Caption-style text data:
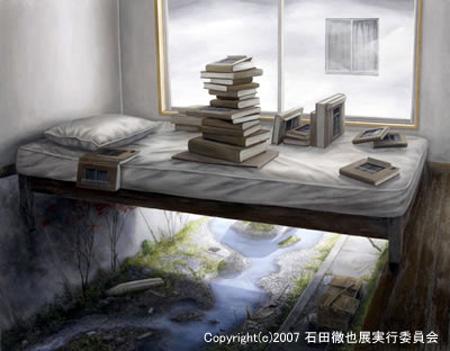 لوحات يابانية tishida3.jpg?w=450&a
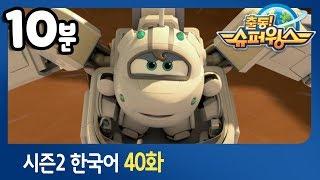 [출동 슈퍼윙스/Super Wings] 시즌2 제 40화 - 화성에서 온 편지(칠레 편)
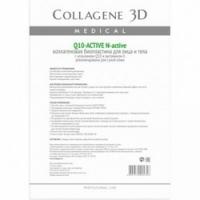 Купить Medical Collagene 3D Q10-Active N-Active - Коллагеновая биопластина для лица и тела с коэнзимом Q10 и витамином Е, 1 шт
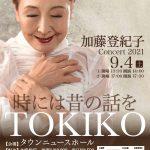 座席数半分でのプレミアムコンサート 加藤登紀子 Concert 2021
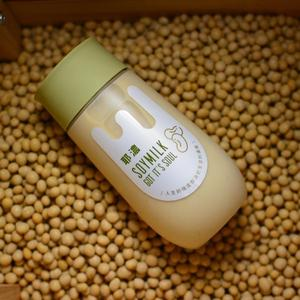 Taiwan No.1 Premium Whole Bean non-GMO soy milk  (340ml)_ plastic bottle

Problem —
Quote only the lines that start at the line holding "座席数半分でのプレミアムコンサート 加藤登紀子 Concert 2021" and end at the last line of the entries, including both of those lines, and omit every picture.

Exercise result —
 座席数半分でのプレミアムコンサート 加藤登紀子 Concert 2021
 Taiwan No.1 Premium Whole Bean non-GMO soy milk  (340ml)_ plastic bottle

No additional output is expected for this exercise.